On the last Sunday in May, Peter Borré and his mother-in-law went to St. Catherine of Siena for a Mass that was packed with people wanting to know what Father Bowers would say. Reporters were following the story of a parish struggling to stay alive. Bowers was so upset he barely got through the liturgy. He was also afraid. Pitting himself against the archbishop would do his career no good. After the service, he opened the floor for discussion. “Let’s pray the rosary,” a woman offered. But people were crying and angry; they needed to talk.

Rose Mary Piper gave her son-in-law a prod of the elbow: “You shoot off your mouth about everything under the sun. So say something about this.” Peter Borré rose and suggested they send a petition to the archbishop, asking him to meet with them. People applauded. A haggard Father Bowers said, “You’re volunteering to help?”

“I just did,” said Borré, a little unsure just why.

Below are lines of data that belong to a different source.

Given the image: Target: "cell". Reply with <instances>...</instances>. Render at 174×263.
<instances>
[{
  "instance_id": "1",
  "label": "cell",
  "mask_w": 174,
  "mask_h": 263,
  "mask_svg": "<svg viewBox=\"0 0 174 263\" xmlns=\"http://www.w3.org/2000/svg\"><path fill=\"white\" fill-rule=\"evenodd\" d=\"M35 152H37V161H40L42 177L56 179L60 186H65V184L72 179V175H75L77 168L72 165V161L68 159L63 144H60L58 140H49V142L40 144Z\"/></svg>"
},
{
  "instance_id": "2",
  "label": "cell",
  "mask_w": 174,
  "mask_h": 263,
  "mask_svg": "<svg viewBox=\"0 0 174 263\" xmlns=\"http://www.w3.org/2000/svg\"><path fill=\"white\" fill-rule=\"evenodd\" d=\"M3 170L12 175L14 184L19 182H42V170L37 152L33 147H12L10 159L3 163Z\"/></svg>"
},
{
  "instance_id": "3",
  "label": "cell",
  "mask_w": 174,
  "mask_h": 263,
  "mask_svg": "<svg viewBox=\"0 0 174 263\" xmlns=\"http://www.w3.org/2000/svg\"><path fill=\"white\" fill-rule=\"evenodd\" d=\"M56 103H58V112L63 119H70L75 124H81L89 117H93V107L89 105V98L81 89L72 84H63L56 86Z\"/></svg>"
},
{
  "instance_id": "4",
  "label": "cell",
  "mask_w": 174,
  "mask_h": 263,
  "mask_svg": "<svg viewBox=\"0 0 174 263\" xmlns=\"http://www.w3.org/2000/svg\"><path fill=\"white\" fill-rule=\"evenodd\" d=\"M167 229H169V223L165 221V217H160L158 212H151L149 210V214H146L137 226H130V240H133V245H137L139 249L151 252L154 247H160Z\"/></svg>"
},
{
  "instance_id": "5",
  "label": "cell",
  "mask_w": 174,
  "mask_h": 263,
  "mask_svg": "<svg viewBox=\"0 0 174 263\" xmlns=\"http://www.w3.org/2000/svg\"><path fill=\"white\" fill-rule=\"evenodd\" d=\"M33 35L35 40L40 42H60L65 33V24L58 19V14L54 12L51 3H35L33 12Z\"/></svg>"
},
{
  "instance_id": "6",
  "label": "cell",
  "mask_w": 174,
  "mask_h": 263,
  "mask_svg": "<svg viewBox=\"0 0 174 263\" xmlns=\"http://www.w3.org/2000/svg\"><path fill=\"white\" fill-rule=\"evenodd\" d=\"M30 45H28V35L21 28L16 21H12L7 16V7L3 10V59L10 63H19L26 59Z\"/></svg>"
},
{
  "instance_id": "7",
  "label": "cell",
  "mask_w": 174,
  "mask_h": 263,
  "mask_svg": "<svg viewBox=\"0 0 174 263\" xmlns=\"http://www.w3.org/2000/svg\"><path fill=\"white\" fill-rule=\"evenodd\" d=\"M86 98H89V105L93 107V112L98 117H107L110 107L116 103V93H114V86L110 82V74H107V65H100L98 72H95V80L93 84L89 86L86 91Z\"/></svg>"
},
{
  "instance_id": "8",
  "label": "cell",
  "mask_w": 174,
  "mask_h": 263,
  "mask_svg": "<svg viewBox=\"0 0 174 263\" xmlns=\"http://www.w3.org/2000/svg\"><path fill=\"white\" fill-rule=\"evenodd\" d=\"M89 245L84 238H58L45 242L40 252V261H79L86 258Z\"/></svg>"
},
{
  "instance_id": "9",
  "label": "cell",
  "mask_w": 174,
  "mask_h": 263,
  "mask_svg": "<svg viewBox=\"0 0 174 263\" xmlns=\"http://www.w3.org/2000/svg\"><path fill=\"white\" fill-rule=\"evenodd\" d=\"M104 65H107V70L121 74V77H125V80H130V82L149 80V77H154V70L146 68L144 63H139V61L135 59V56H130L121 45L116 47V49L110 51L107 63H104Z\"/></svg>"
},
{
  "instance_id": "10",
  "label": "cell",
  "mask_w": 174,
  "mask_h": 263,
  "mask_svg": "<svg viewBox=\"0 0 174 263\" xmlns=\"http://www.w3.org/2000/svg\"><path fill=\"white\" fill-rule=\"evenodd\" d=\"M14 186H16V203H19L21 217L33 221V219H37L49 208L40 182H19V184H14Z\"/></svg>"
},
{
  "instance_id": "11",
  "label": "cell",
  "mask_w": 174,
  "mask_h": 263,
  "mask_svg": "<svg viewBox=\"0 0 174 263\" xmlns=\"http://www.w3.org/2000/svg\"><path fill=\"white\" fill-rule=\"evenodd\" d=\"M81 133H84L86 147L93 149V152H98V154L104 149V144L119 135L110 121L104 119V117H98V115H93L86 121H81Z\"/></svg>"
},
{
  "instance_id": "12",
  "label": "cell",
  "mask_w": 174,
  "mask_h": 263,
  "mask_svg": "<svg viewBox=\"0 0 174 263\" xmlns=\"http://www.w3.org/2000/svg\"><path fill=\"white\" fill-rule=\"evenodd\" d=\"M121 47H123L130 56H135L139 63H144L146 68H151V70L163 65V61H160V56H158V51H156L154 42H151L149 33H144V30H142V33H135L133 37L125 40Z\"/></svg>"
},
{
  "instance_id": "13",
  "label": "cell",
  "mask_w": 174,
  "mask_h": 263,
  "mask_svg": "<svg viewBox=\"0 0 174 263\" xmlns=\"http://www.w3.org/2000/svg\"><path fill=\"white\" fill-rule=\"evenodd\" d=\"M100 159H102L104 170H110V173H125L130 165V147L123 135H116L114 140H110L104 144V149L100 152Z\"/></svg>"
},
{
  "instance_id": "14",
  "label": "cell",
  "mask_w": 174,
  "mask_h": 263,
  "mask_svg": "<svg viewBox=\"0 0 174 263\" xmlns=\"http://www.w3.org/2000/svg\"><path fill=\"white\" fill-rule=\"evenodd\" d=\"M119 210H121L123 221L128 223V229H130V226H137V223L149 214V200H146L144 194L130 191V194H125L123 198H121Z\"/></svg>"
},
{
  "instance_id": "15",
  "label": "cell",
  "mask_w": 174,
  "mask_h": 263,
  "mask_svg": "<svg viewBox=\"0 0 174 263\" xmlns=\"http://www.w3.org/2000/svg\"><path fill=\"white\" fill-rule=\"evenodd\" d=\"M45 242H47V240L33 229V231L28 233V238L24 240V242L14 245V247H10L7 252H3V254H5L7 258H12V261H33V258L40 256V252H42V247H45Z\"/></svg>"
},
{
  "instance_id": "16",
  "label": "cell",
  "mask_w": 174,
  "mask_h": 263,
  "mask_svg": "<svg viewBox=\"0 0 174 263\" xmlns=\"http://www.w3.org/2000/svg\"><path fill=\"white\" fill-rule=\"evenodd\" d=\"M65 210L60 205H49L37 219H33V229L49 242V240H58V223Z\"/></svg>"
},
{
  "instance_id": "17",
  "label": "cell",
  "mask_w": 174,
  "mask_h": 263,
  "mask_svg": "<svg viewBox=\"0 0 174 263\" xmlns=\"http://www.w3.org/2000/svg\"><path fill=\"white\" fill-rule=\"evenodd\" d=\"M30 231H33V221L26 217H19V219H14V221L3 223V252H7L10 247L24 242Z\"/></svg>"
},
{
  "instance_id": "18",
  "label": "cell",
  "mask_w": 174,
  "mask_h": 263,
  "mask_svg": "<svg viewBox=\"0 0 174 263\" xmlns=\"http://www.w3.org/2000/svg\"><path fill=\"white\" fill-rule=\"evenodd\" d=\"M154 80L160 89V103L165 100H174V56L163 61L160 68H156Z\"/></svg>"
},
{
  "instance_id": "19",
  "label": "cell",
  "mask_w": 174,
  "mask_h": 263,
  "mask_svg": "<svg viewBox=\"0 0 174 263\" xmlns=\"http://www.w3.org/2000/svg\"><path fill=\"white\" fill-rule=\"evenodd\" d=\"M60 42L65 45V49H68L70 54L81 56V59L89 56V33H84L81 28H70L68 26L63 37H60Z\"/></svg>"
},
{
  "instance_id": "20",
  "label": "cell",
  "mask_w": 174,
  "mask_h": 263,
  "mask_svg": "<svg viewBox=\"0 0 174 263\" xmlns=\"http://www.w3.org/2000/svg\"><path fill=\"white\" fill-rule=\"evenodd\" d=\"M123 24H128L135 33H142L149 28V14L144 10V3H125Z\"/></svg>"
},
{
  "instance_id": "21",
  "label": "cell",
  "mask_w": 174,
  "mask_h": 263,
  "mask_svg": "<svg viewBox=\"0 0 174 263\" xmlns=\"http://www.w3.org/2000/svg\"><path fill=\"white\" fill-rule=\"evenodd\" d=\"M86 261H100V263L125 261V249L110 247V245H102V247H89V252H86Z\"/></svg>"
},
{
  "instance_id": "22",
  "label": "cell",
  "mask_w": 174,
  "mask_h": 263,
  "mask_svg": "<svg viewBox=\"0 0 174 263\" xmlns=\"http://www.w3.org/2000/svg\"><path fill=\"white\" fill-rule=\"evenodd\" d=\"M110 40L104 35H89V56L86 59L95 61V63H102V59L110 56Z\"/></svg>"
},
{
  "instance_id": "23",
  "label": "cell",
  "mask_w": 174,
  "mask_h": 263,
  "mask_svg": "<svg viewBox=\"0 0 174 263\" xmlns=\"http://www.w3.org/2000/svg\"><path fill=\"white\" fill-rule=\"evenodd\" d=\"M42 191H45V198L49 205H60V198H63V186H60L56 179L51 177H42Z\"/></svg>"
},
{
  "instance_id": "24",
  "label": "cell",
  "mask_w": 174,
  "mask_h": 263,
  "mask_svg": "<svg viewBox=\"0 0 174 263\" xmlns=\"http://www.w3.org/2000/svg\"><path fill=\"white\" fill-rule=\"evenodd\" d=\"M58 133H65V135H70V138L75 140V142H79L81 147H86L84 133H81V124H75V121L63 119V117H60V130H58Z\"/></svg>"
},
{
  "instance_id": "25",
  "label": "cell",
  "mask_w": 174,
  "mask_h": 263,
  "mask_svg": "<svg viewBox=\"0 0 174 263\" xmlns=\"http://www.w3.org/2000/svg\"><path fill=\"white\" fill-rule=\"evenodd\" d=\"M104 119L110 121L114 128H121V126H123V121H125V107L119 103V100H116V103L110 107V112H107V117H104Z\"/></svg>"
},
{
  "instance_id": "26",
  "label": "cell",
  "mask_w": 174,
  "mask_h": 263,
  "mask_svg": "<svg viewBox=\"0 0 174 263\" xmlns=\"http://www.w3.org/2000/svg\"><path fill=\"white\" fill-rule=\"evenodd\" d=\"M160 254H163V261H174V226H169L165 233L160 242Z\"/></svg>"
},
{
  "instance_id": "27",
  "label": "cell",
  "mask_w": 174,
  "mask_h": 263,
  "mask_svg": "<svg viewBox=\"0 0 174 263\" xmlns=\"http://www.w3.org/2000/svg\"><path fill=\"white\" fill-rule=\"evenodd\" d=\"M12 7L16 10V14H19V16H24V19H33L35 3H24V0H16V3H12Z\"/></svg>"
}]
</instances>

With help from Mary Beth Borré, the lapsed Catholic, Peter and several members of the parish gathered 3,500 signatures. On a warm June day, Peter and two ladies from the parish entered the chancery in Brighton, opposite Boston College. A receptionist sat behind Plexiglas. The tension in the place was palpable. Borré imagined the stress on people here, coming to work over the grueling eighteen months to date. He told the lady they had a petition for the archbishop. She eyed him nervously. Just then a priest entered the foyer. In his mannered way Borré explained the purpose of their visit. “We’re not interested in petitions,” the priest uttered.

Borré asked what they should do with the petitions. The cleric, whom he recognized as a chancery official, retorted, “You should go fuck yourself.”

As the priest withdrew, leaving two startled ladies and Borré to swallow his anger, they went out into the summer day. He got behind the wheel of the car, his rage rising like a volcano. He considered Romans the most anticlerical people on earth, a facet of long memory from Pio Nono and the Vatican’s history as an overlord. Borré’s trust in a modern hierarchy buckled. Mary Beth heard the fury in his voice when he called from the car, saying he’d just been f-bombed by a jerk in a Roman collar. In the days that followed he distilled his anger into a plan of attack that would send him back to Rome to confront a power structure he had once held in awe.